The results of recent studies undertaken by our group have led to several conclusions that have a tangible impact on predicting the nature of fluoride cycling in the smelting process. First, from data taken exclusively from an operating smelter, a pore diameter threshold of 3.5 nm is identified below which the pores are ineffective in fluoride return through HF capture. We have previously demonstrated that this affects the stack emissions,13 and also influences the fluoride balance of the pot. We have also linked this to energy efficiency.6 This indicates that the BET SSA, as reported on alumina specification sheets, is not ideal in predicting scrubbing or fluoride return efficiency, as this method necessarily includes this small pore surface area. Rather, the authors advocate a BJH-based estimate, requiring PSD knowledge, where pores ≤3.5 nm are explicitly omitted from the surface area. We note that current technology may make alumina quality concerns secondary. However, trends to decrease energy consumption28 look to utilizing every available means to gain every bit of energy efficiency, and alumina quality is useful here. A close examination of the fundamental processes is therefore needed. Further, these insights will be invaluable in meeting future challenges. For example, phenomena such as low voltage anode effects29 indicate alumina solubility is increasingly problematic, particularly as cells get larger. A shift to lower degrees of calcination may be one means to aid solubility, but our studies demonstrate that we cannot indefinitely lower this calcination degree with the expectation that the increased SSA will compensate for the increased emissions. The pore diameter threshold advocated here represents a fundamental limit that GTC operations cannot circumvent. This may also become a problem in distributed pot suction methods for raw gas treatment;28 the lower gas volume is associated with higher HF concentrations and temperatures, the latter both effectively “shrinking” the GTC bringing alumina quality back to prominence. These future trends may well benefit from knowing the “true” accessible SSA, with the BJH (<3.5 nm) method a direct means of achieving this.

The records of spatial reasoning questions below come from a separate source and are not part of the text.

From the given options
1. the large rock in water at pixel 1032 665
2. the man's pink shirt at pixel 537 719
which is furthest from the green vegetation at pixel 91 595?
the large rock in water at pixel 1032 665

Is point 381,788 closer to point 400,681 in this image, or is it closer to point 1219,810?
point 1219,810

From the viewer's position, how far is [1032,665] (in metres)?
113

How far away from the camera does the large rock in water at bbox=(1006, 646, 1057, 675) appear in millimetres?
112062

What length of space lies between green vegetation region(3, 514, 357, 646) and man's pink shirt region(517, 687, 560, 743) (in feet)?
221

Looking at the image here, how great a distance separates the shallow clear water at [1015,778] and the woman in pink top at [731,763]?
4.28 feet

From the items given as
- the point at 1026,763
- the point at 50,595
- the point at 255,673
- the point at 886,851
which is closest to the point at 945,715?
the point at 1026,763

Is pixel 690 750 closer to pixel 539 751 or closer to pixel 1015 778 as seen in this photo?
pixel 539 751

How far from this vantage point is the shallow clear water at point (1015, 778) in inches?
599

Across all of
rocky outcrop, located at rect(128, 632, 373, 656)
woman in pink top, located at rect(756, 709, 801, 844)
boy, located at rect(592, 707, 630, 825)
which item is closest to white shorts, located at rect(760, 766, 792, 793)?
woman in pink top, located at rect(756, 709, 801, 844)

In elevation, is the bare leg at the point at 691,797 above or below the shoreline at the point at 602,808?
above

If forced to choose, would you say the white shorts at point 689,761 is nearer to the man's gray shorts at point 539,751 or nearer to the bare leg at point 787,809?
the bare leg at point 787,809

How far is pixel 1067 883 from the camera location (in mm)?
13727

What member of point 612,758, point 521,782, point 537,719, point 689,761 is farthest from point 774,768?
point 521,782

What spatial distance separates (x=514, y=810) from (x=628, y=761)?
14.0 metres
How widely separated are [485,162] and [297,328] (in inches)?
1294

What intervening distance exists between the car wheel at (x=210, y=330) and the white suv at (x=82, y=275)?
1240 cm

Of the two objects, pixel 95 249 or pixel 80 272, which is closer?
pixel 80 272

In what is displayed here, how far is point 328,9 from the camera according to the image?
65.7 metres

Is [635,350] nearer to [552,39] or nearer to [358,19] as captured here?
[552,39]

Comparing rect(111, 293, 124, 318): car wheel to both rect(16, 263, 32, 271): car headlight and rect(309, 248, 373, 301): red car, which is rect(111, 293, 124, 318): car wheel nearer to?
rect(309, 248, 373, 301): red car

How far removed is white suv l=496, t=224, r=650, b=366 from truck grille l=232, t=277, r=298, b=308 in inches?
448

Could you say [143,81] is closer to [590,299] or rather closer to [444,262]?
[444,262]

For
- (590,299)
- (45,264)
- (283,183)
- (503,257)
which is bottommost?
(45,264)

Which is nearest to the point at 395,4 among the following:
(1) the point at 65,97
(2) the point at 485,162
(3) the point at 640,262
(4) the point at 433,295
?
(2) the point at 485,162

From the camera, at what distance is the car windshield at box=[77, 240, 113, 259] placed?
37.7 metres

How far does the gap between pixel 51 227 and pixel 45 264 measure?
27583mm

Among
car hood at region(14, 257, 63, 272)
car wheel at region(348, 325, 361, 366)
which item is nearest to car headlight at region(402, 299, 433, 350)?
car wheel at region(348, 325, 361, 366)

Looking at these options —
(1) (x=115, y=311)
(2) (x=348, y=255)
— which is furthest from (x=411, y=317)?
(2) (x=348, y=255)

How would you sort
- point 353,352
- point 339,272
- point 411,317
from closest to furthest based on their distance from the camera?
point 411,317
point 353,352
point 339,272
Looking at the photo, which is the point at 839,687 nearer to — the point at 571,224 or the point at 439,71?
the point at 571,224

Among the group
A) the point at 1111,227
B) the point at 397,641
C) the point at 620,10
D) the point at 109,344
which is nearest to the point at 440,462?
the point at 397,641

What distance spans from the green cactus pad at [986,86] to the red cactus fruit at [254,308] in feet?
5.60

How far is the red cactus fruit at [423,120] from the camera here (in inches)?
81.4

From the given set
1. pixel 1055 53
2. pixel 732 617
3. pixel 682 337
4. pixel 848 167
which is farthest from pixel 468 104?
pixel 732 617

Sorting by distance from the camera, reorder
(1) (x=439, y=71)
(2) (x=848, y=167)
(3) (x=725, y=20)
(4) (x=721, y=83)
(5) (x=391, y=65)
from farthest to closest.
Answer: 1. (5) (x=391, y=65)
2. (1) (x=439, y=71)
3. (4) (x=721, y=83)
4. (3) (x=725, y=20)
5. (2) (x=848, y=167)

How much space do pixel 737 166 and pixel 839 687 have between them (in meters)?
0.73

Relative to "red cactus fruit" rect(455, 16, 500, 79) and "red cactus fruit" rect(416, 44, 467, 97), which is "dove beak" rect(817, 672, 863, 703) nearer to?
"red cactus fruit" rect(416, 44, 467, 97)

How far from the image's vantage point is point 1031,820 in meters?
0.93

PSD reconstructions of aluminas after the dry-scrubber reveal insights into the fundamentals of this process. We have demonstrated that surface area loss is not due to mono/multilayer formation (a shrinking core model), but rather due to pore shortening, a consequence of blocking along the pore length. From this, we have extracted a monolayer thickness (the size of the hydroxyfluoride phase formed on reaction) of 0.74 ± 0.16 nm, in good agreement with previous results.21 This indicates that pore blocking alone cannot be responsible for the slowed uptake as this only accounts for pores smaller than 2t m = 1.48 nm. More sophisticated models demonstrate that this is very likely controlled by surface diffusion. This, and the model input requiring population of sites with accessible or inaccessible regions, indicates that a strong surface chemistry component is active in dry scrubbing. This may allow for some degree of tuning around which improved scrubbing performance could be obtained, and work is proceeding towards this objective.